3. Selon l'art. 16c al. 2 LCR, après une infraction grave, le permis d'élève conducteur ou le permis de conduire est retiré pour trois au minimum (let. a); pour six mois au minimum si, au cours des cinq années précédentes, le permis a été retiré une fois en raison d'une infraction moyennement grave (let. b); pour douze mois au minimum si, au cours des cinq années précédentes, le permis a été retiré une fois en raison d'une infraction grave ou à deux reprises en raison d'infractions moyennement graves (let. c); pour une durée indéterminée, mais pour deux ans au minimum, si, au cours des dix années précédentes, le permis lui a été retiré à deux reprises en raison d'infractions graves ou à trois reprises en raison d'infractions qualifiées de moyennement graves au moins (let. d).
En l'espèce, le recourant s'est vu retirer son permis d'élève conducteur à deux reprises en raison d'infractions graves (les deux fois pour conduite sans être réglementairement accompagné): la première fois le 2 novembre 2006 et la seconde fois le 30 mai 2007. Il se trouve ainsi en situation de récidive au sens de l'art. 16c al. 2 let. d LCR. C'est dès lors à juste titre que l'autorité intimée a prononcé un retrait d'une durée indéterminée, mais d'au minimum 24 mois. Quant à la condition fixée pour la restitution du permis d'élève conducteur (conclusions favorables d'une expertise auprès de l'UMTR), elle apparaît tout à fait appropriée pour s'assurer que l'inaptitude du recourant à la conduite a disparu et qu'il a pris conscience de la dangerosité de son comportement. On rappelle en effet que le recourant a commis trois infractions graves en moins de deux ans. La condition sera dès lors confirmée.
4. Les considérants qui précèdent conduisent au rejet du recours et à la confirmation de la décision attaquée. Le recourant, qui succombe, supportera les frais de justice. Il n'aura par ailleurs pas droit à l'allocation de dépens.
Par ces motifs
la Cour de droit administratif et public
du Tribunal cantonal
arrête:
I. Le recours est rejeté.
II. La décision du Service des automobiles et de la navigation du 10 décembre 2008 est confirmée.

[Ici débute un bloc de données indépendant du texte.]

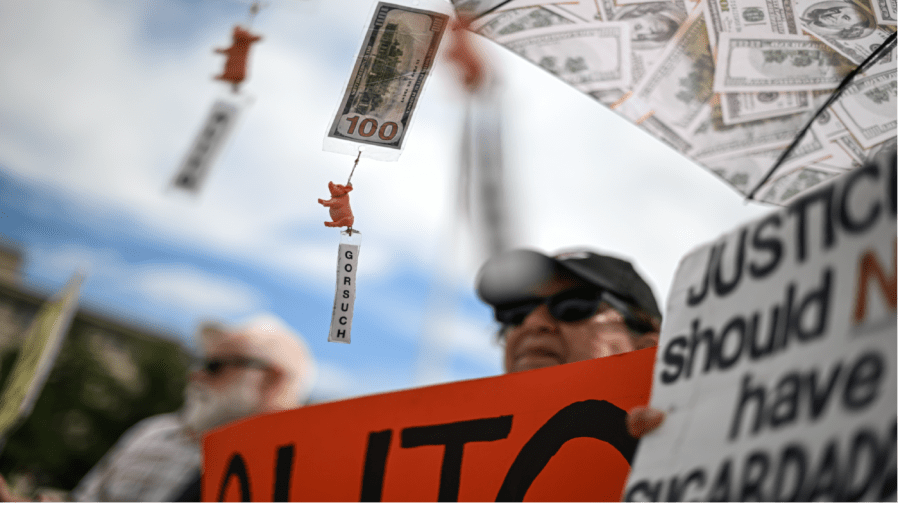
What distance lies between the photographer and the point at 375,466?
240 centimetres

III. Un émolument de 600 (six cents) francs est mis à la charge du recourant.
IV. Il n'est pas alloué de dépens.
Lausanne, le 25 août 2009
Le président: Le
greffier:
Le présent arrêt est communiqué aux destinataires de l'avis d'envoi ci-joint.
Il peut faire l'objet, dans les trente jours suivant sa notification, d'un recours au Tribunal fédéral. Le recours en matière de droit public s'exerce aux conditions des articles 82 ss de la loi du 17 juin 2005 sur le Tribunal fédéral (LTF - RS 173.110), le recours constitutionnel subsidiaire à celles des articles 113 ss LTF. Le mémoire de recours doit être rédigé dans une langue officielle, indiquer les conclusions, les motifs et les moyens de preuve, et être signé. Les motifs doivent exposer succinctement en quoi l’acte attaqué viole le droit. Les pièces invoquées comme moyens de preuve doivent être jointes au mémoire, pour autant qu’elles soient en mains de la partie; il en va de même de la décision attaquée.